External data sources
Lokad supports built-in data connectors for a few popular apps. Those applications have in common exposing APIs that make it possible for a third-party like Lokad to automatically extract their data. The data of prime interest for supply chain purposes is the core transactional data, which typically exists in most ERPs:
- Product catalog and/or list of SKUs
- Sales order history (ideally disaggregated)
- Purchase order history (idem, disaggregated)
- Stock on hand, stock on order
- Selling prices and buying prices, MOQs
- …
In our experience, retrieving reliably and quickly all the data we need - the bulk of it being plain transactions - from external sources tends to be surprisingly difficult. Most of the APIs out there do not really qualify as “production-grade”. The main issues that Lokad faces when engineering a data connector are:
- Dramatically slow APIs (facing 1 request / second is not infrequent)
- Dealing with downtime and transient API errors
- Lack of proper mechanisms for incremental data retrieval
- Lack of documentation to clarify the semantic of the data
In practice, even if we do support a business app, making the data retrieval work may require some coordination between Lokad’s software engineering team, and the third-party app’s team.
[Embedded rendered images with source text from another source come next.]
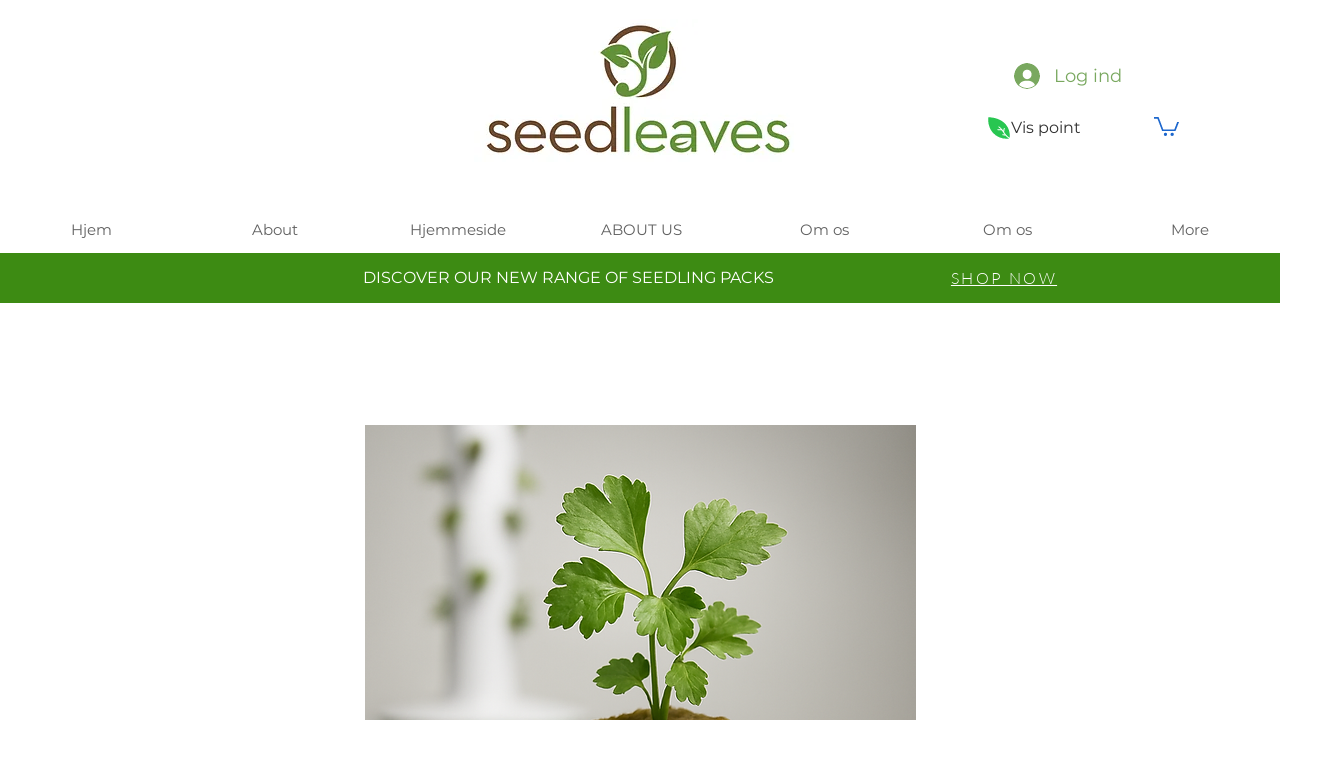

--- FILE ---
content_type: image/svg+xml
request_url: https://static.wixstatic.com/shapes/e6bef4ca9fb94b609518ad55998f95b9.svg
body_size: 898
content:
<svg data-bbox="10 10 180.001 180" viewBox="0 0 200 200" height="200" width="200" xmlns="http://www.w3.org/2000/svg" data-type="color">
    <g>
        <path d="M153.969 162.943l-23.418-2.408c-2.296-.229-3.903-2.293-3.673-4.586.23-2.293 2.296-4.013 4.592-3.669l15.153 1.605c-4.821-6.306-9.183-12.611-13.431-18.917-3.444-5.044-6.773-9.974-10.331-14.789l-32.945-2.408c-2.296-.115-4.018-2.178-3.903-4.471.115-2.293 2.066-4.013 4.477-3.783l25.254 1.834c-5.625-6.535-11.938-12.382-19.629-17.197-1.951-1.261-2.525-3.783-1.263-5.732 1.263-1.949 3.788-2.522 5.74-1.261 11.594 7.223 19.974 16.28 27.55 26.139.344.344.574.688.804 1.032a283.586 283.586 0 0 1 6.773 9.516l3.673-20.522c.459-2.293 2.525-3.783 4.821-3.325 2.296.459 3.788 2.522 3.329 4.815l-5.166 28.891c11.594 17.082 24.336 34.394 46.95 47.693 3.673-43.451-7.691-81.972-33.175-111.551-30.765-35.654-80.7-56.749-140.966-59.844-2.181-.115-4.133 1.834-4.362 4.013-4.591 46.775 10.217 94.583 39.604 127.028C78.895 172.344 119.072 190 166.596 190c5.854 0 11.938-1.146 18.022-1.72-12.741-7.566-22.498-16.165-30.649-25.337z" fill="#28C651" data-color="1"/>
    </g>
</svg>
There are very few apps out there that have APIs that survive the test of the complete historical data retrieval in less than 24 hours.
The workflow manager
The workflow manager delivers the automated refresh of the data pipelines built within Lokad. Data pipeline workflows in Lokad are referred to as “Project Sequences”. A project sequence can include any combination of projects, that is, scripts, external data sources and even sub-sequences. Creating a new sequence can be done from the Projects
tab, using the Create project sequence
button.
The workflow manager offers the possibility to control the degree of concurrency within the sequence, opting for either executing projects in parallel or in sequence. It also offers schedule options, and the possibility to resume - at the point of interruption - a sequence that has failed, for example because a script faced incorrect input data.
User management, ACL and SSO
Lokad is a platform intended for many-user scenarios.This includes numerous features on two fronts: authentication and authorization. On the authentication side, while Lokad supports traditional logins and passwords, we strongly suggest to leverage a federated identity management. By delegating the authentication to a third party already in place in the company, like Microsoft Office 365 or Google Apps, we entirely remove the need for the users to manage extra credentials.
On the authorization side, Lokad features extensive Access-Control Lists (ACL). These ACLs offer a fine-grained control on who can read or write data, view or refresh dashboards, edit scripts, etc. Those fine-grained authorizations make Lokad practical to deploy even in large organizations that involve diverse audiences.